## ЧТО СДЕЛАТЬ A
Выпишите из лекции об образе священника фрагмент, начиная со слов «Но дьякон Ахилла» и далее до слов «именно у Чехова.» включительно.
## ЧТО СДЕЛАТЬ B
Ответьте по лекции об образе священника на вопросы:
(i) Какие два автора, по словам лектора, проявили наибольшее внимание к образу священника в русской литературе?
(ii) В каком издательстве переиздали «Соборян» и «Мелочи архиерейской жизни»?
(iii) Какой добродетелью, согласно лекции, обладает епископ Мириэль?

## ИСХОДНЫЙ ТЕКСТ

Войти на БыковФМ через
Закрыть
Лекция
Литература

Образ священника в русской литературе

Дмитрий Быков
>500

Знаете, поскольку тема необъятная, я остановлюсь на нескольких важных для меня вещах. В русской литературе самое большое внимание к образу священника проявили два автора — Лесков и Чехов. Не зря именно «Ахилла» называется главный, на мой взгляд, сегодня богословский портал, который обсуждает проблемы религиозной жизни, который вызывает, кроме того, очень серьезную полемику. Видимо, это связано с тем, что независимый аналитический проект «Ахилла» враждебен современному православию уже двумя словами — «независимый» и «аналитический».

Но дьякон Ахилла — это персонаж лесковских «Соборян». Два, может быть, главных текста Лескова — это «Соборяне» и «Мелочи архиерейской жизни». Это тексты, которые я сейчас не возьмусь анализировать, потому что мне следовало бы, по всей вероятности, их вдумчиво перечитать. Я их не перечитывал с восьмидесятых годов, с тех пор, как их в издательстве «Правда» переиздали. И я сейчас помню, как их распределяли по издательствам, по изданиям. Нам в «Собеседник» достался один экземпляр, и я его тут же его цапнул (тем более что и не так много было желающих).

Вот дьякон Ахилла, этот титан русской литературы (как его там называли — «дубина, протяженно сложенная»), грандиозно совершенно явление — об этом надо говорить достаточно серьезно, перечитавши. Было бы неплохо сделать отдельную лекцию о лесковских «Соборянах». Но мне интересно сейчас затронуть тему образа священника именно у Чехова.

Кстати, понимаете, вот зарубежное священство — оно представлено, несмотря на кажущееся изобилие, не так уж ярко. Вспоминается только епископ Мириэль из «Отверженных», и прежде всего потому, что епископ Мириэль — это такой образ праведника, как его понимал Гюго. Он такой хороший, что даже противно. Его действительно описывать довольно сложно. Но в епископе Мириэле есть та великолепная добродетель, которая на самом деле встречается очень редко: он не чувствует в себе права карать. И это для меня самое приятное. Он Жана Вальжана ведь собственно не наказал, он Жана Вальжана обогрел и простил — и это дало ему некоторый толчок.

Что касается Достоевского, то вот у него, скажем… Хотя на него, как и на Толстого, Гюго влиял довольно сильно. Мне кажется, что у Достоевского самый такой яркий и самый знаменитый образ священнослужителя — старец Зосима — он ему до некоторой степени… ну, я не могу сказать «не удался», но он несет некоторые в себе все-таки противоречия. Мне кажется, что образ этого старца самому Достоевскому был ясен не до конца. И сам Достоевский, мне кажется, должен был только (и думаю, с наслаждением думал об этом) во второй части «Братьев Карамазовых» прийти для себя к некоторой определенности.

## ИЗВЛЕЧЁННЫЙ МАТЕРИАЛ
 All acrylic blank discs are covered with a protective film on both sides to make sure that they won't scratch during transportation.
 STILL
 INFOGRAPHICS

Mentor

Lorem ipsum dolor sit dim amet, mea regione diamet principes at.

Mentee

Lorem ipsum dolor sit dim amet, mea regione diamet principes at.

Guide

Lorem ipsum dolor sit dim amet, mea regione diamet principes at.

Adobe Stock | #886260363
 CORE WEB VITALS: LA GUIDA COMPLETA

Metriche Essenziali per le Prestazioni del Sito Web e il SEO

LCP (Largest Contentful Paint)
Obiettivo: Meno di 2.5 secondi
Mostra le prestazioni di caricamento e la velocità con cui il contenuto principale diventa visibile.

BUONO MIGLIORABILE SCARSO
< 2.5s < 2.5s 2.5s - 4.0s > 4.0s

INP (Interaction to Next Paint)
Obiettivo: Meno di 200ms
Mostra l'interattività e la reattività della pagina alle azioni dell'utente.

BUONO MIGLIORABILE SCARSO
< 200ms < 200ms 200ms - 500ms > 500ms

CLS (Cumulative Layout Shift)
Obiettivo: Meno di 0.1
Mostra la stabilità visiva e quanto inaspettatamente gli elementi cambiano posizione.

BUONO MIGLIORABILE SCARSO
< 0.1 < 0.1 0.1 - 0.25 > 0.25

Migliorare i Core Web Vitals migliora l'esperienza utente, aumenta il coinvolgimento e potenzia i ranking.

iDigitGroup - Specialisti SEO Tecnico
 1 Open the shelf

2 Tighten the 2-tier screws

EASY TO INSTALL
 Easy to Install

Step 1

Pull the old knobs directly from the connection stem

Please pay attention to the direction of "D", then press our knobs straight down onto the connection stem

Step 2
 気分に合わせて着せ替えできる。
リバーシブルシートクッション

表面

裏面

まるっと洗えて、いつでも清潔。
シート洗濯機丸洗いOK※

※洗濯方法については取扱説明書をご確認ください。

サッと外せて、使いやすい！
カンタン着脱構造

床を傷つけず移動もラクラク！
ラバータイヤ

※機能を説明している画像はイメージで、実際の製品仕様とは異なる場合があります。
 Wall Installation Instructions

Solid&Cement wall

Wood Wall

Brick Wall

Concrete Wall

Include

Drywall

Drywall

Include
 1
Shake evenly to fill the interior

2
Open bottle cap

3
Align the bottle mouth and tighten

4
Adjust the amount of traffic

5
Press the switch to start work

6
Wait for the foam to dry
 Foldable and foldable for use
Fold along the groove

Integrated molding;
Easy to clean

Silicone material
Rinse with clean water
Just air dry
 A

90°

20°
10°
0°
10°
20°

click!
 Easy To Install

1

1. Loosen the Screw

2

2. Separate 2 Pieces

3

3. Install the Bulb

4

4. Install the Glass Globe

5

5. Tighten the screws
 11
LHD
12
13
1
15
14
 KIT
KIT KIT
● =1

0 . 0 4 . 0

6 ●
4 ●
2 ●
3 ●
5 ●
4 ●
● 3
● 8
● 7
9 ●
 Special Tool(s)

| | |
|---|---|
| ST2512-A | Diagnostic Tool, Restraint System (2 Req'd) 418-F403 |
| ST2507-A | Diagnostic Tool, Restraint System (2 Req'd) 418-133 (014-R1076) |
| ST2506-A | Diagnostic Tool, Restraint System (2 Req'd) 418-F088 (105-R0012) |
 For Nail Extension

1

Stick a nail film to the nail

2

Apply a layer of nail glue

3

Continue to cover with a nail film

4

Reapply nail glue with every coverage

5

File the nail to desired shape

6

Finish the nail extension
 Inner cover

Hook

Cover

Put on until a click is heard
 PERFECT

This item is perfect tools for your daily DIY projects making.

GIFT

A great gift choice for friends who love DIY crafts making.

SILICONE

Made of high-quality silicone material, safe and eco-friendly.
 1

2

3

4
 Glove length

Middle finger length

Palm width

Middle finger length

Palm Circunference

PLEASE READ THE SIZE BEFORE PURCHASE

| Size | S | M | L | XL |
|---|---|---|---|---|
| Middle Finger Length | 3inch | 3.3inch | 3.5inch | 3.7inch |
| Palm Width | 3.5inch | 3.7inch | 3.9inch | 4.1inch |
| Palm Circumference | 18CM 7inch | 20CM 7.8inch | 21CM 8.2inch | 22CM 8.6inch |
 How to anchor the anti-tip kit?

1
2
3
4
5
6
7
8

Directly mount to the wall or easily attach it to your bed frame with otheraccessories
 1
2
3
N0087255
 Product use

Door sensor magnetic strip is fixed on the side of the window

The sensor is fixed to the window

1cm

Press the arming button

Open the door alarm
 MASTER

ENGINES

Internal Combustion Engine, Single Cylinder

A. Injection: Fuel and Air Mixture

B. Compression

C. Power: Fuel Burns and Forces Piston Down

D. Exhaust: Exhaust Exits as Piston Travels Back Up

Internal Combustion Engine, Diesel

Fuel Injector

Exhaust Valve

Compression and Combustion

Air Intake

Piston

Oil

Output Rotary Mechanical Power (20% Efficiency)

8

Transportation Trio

## РЕЗУЛЬТАТ A
Но дьякон Ахилла — это персонаж лесковских «Соборян». Два, может быть, главных текста Лескова — это «Соборяне» и «Мелочи архиерейской жизни». Это тексты, которые я сейчас не возьмусь анализировать, потому что мне следовало бы, по всей вероятности, их вдумчиво перечитать. Я их не перечитывал с восьмидесятых годов, с тех пор, как их в издательстве «Правда» переиздали. И я сейчас помню, как их распределяли по издательствам, по изданиям. Нам в «Собеседник» достался один экземпляр, и я его тут же его цапнул (тем более что и не так много было желающих).

Вот дьякон Ахилла, этот титан русской литературы (как его там называли — «дубина, протяженно сложенная»), грандиозно совершенно явление — об этом надо говорить достаточно серьезно, перечитавши. Было бы неплохо сделать отдельную лекцию о лесковских «Соборянах». Но мне интересно сейчас затронуть тему образа священника именно у Чехова.

## РЕЗУЛЬТАТ B
(i) Лесков и Чехов.
(ii) В издательстве «Правда».
(iii) Он не чувствует в себе права карать.